Human-AI Collaboration and Explainability for 2D/3D Registration Quality Assurance
Sue Min Cho, Alexander Do, Russell H. Taylor, Mathias Unberath
TL;DR
This paper tackles quality assurance for 2D/3D registration in image-guided surgery by introducing a learning-based QA model augmented with Grad-CAM explainability and conformal prediction. It systematically compares AI-only, Human-only, and two human-AI collaboration modes (with and without explanations), finding that collaboration improves sensitivity, precision, and specificity while reducing workload, and that explanations boost user understanding. The work demonstrates that explainable AI can meaningfully support human oversight in safety-critical tasks, though gains from XAI over non-explainable collaboration are modest and depend on design. It lays a path for robust, human-centered QA in surgical navigation and suggests avenues for richer interaction, iterative explanations, and adaptive clinical thresholds. Overall, the study highlights how integrating interpretable AI with human judgment can enhance the reliability and efficiency of 2D/3D registration quality assurance in practice.
Abstract
Purpose: As surgery increasingly integrates advanced imaging, algorithms, and robotics to automate complex tasks, human judgment of system correctness remains a vital safeguard for patient safety. A critical example is 2D/3D registration, where small registration misalignments can lead to surgical errors. Current visualization strategies alone are insufficient to reliably enable humans to detect these misalignments, highlighting the need for enhanced decision-support tools. Methods: We propose the first artificial intelligence (AI) model tailored to 2D/3D registration quality assessment, augmented with explainable AI (XAI) mechanisms to clarify the model's predictions. Using both objective measures (e.g., accuracy, sensitivity, precision, specificity) and subjective evaluations (e.g., workload, trust, and understanding), we systematically compare decision-making across four conditions: AI-only, Human-only, Human+AI, and Human+XAI. Results: The AI-only condition achieved the highest accuracy, whereas collaborative paradigms (Human+AI and Human+XAI) improved sensitivity, precision, and specificity compared to standalone approaches. Participants experienced significantly lower workload in collaborative conditions relative to the Human-only condition.

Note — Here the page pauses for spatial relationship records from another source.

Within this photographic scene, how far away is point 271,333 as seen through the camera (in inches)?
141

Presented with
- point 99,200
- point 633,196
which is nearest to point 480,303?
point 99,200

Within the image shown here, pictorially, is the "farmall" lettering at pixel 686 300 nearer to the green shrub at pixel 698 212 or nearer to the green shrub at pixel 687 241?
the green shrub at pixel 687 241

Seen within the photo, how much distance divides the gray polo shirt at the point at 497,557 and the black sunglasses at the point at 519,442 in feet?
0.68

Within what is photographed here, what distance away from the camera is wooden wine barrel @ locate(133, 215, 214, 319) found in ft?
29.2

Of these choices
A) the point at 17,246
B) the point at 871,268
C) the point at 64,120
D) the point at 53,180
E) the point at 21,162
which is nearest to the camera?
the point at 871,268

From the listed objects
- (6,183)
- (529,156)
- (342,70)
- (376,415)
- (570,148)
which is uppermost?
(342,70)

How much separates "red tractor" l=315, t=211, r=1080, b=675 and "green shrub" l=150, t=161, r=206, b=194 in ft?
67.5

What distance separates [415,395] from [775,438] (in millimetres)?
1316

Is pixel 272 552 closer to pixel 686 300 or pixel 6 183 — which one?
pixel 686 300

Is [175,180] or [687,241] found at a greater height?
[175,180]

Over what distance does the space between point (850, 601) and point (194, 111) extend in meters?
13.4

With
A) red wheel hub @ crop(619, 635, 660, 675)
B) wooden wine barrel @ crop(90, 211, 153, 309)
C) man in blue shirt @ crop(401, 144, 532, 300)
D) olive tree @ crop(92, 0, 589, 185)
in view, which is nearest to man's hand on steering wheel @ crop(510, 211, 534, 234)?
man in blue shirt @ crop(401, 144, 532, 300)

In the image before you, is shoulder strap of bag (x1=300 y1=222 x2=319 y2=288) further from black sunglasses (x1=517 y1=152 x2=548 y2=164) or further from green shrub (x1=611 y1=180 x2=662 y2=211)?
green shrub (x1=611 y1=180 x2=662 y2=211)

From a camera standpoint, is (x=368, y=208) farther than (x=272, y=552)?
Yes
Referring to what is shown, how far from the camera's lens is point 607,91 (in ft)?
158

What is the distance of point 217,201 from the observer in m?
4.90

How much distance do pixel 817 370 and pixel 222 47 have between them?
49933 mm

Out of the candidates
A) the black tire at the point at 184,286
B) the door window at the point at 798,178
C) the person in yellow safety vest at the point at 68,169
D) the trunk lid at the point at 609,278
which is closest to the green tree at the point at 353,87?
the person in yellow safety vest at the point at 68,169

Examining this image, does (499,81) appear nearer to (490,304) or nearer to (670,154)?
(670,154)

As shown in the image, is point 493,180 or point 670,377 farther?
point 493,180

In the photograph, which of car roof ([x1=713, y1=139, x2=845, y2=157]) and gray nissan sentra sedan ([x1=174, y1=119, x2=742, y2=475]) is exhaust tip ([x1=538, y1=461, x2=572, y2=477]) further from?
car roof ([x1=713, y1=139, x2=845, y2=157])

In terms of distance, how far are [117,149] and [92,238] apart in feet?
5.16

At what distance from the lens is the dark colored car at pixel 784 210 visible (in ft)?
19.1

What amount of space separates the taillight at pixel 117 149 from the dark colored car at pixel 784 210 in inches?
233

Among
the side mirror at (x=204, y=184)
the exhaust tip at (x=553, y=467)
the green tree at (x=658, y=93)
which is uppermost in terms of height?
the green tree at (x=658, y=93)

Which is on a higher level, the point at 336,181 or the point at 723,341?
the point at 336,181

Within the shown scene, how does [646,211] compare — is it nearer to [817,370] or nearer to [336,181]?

Moreover, participants reported a greater understanding of AI predictions in the Human+XAI condition than in Human+AI, although no significant differences were observed between the two collaborative paradigms in perceived trust or workload. Conclusion: Human-AI collaboration can enhance 2D/3D registration quality assurance, with explainability mechanisms improving user understanding. Future work should refine XAI designs to optimize decision-making performance and efficiency. Extending both the algorithmic design and human-XAI collaboration elements holds promise for more robust quality assurance of 2D/3D registration.